第九則 【趙州四門】 じょうしゅうしもん

垂示にいわく、明鏡がその台にのっているとき、美しいこと醜いことは (妍醜) 鏡がおのずから話しかけてきます (辨)。それを手に持って (※※在手)、生死にかかわる時に (殺活臨時) 臨みます。漢人が去り胡人来て、胡人が来て漢人が去ります。死中に活を得、活中にも死を得ます。

さあ言いましょう、いまこの場所にいてどうするのか? (且道到這裏、又作麼生)。もし仏の関所を透かし見ることのできる眼で、その行き着く場所を知ることができなければ (若無透關底眼轉身處)、ここに到ってほとけを明らかにしようとしてもどうにもなりません (灼然不奈何)。さあ言いなさい、如何なるかこれ関所を見透す眼とは (透關底眼)、その行き着く先とは (轉身處)。たとえばこんな話があるので考えてみてください。


僧が趙州に問う
「如何なるか是れ趙州 」
趙州いわく
「東門、西門、南門、北門 」

句裏呈機劈面來、
爍羅眼絶纖埃。
東西南北門相對、
無限輪鎚撃不開。

言葉の裏側にほとけのはたらきが現れると、その顔を二つに引き裂いてなにものかがやって来ます、
うすく半分に開いた眼がキラリと光り、どんなこまかいホコリでさえもすべて消滅してしまいます。
東西南北の門は相対して (その内なるものを包み)、
無限にそのかんぬきに槌を回し撃ちつづけたとしても門を開けることはできません。

※明鏡は上級者になるとあらわれる透明感のあるほとけで、初心者レベルならホコリだらけの古鏡でしょうか、漢人は俗物感覚、胡人 (インド人) はほとけ感覚の比喩です。殺活と死活は生死が一体で区別できないこころの状態であり、透關底眼は仏世界の入り口を関所にたとえますが、ここに入るためには理屈ではなくてその仕組みを透かして見ることが必要とされ、 「通」 でなく 「透」 の字であることに注意します。

問答にある四門は、趙州和尚が仏世界へ通じる門そのものであって、東西南北どの方角からやって来てもわたしがほとけの世界へ導いてあげますよ、という感じ。もちろん他のすべての宗派を仏門とすれば、どの宗派も門が違うだけで同じほとけを目指しているのだ、という一般表現からの引用です。
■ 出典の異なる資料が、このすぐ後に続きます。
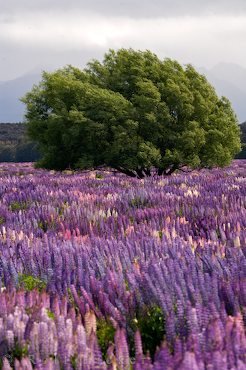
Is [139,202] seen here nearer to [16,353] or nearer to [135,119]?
[16,353]

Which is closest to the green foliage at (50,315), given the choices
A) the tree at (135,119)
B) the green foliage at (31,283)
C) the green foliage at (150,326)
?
the green foliage at (150,326)

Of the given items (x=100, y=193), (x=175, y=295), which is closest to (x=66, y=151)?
(x=100, y=193)

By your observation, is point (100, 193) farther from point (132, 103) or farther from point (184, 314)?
point (132, 103)

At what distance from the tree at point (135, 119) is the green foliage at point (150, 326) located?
46.7 feet

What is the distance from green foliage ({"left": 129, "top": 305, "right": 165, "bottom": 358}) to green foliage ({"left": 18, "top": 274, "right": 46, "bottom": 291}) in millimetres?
807

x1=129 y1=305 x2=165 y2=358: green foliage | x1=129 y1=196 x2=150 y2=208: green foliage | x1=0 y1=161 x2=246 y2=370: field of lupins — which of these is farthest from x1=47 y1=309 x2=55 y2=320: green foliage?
x1=129 y1=196 x2=150 y2=208: green foliage

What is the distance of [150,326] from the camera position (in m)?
2.13

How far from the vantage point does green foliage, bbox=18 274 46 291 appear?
9.27ft

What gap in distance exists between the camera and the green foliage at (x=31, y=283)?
9.27ft

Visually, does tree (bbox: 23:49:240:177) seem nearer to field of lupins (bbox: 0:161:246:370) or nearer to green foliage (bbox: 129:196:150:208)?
green foliage (bbox: 129:196:150:208)

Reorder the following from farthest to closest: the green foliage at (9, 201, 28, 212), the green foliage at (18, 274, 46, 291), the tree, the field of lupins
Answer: the tree → the green foliage at (9, 201, 28, 212) → the green foliage at (18, 274, 46, 291) → the field of lupins

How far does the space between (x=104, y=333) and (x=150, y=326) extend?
207mm

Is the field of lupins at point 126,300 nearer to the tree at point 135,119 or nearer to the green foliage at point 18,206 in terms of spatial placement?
the green foliage at point 18,206

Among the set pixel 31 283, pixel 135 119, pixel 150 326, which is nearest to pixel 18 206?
pixel 31 283
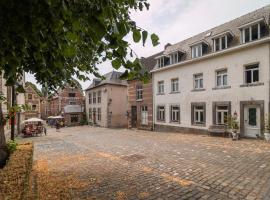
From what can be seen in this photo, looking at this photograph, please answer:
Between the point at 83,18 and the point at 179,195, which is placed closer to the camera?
the point at 83,18

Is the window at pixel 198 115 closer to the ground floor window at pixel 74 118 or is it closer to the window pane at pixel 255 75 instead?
the window pane at pixel 255 75

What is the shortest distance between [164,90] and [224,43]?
796 cm

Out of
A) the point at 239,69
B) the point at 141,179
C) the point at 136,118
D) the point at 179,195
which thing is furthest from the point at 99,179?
the point at 136,118

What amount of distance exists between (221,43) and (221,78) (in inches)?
113

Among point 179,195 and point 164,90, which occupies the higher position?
point 164,90

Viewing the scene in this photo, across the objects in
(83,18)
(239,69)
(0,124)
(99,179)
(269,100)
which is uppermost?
(239,69)

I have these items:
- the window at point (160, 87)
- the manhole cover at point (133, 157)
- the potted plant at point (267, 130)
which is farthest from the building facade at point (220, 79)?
the manhole cover at point (133, 157)

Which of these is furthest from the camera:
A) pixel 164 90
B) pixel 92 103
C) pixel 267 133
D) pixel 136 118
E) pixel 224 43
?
pixel 92 103

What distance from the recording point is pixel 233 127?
14977 millimetres

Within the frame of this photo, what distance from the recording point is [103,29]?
7.94 feet

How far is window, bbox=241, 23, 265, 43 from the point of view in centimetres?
1439

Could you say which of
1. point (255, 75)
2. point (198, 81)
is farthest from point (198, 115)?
point (255, 75)

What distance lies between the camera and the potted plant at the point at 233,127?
47.7ft

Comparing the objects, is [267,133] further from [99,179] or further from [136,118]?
[136,118]
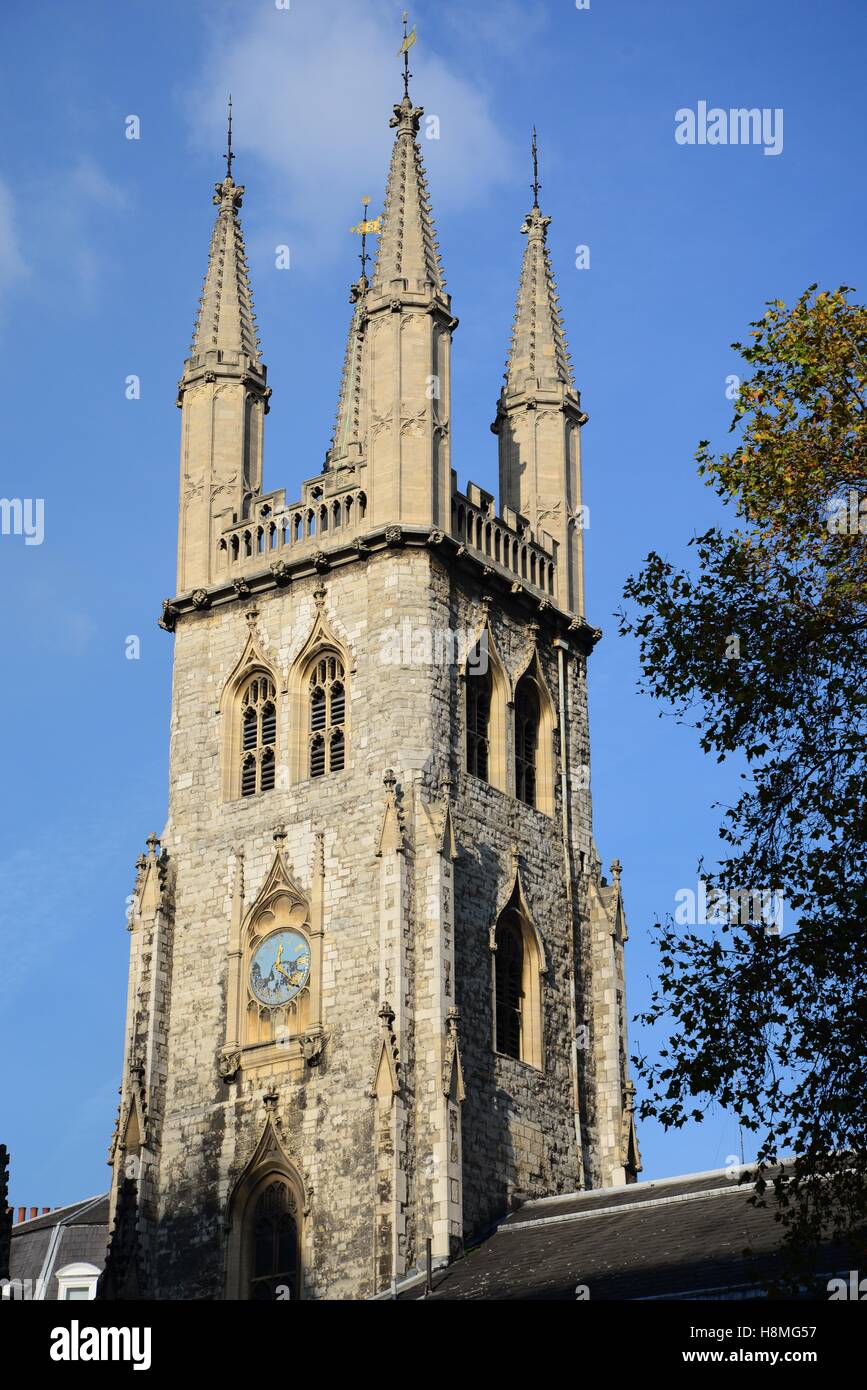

詩文はじめの二行は、意識の起こるはじめの一瞬をとらえることができれば、そのとき顔が二つに引き裂かれ、中から迦葉尊者があらわれその半眼がキラリと光るとき、この世の対象物はすべて消え去りほとけ世界に変容するという、ハリウッド3DCGばりなイメージの定番表現です、後ろ二行は唐の都が城壁都市でその中央の目抜き通りを出入りする四つの門には厳重にかんぬきがかけられ、そう簡単には破られないものだったという意味のようですね。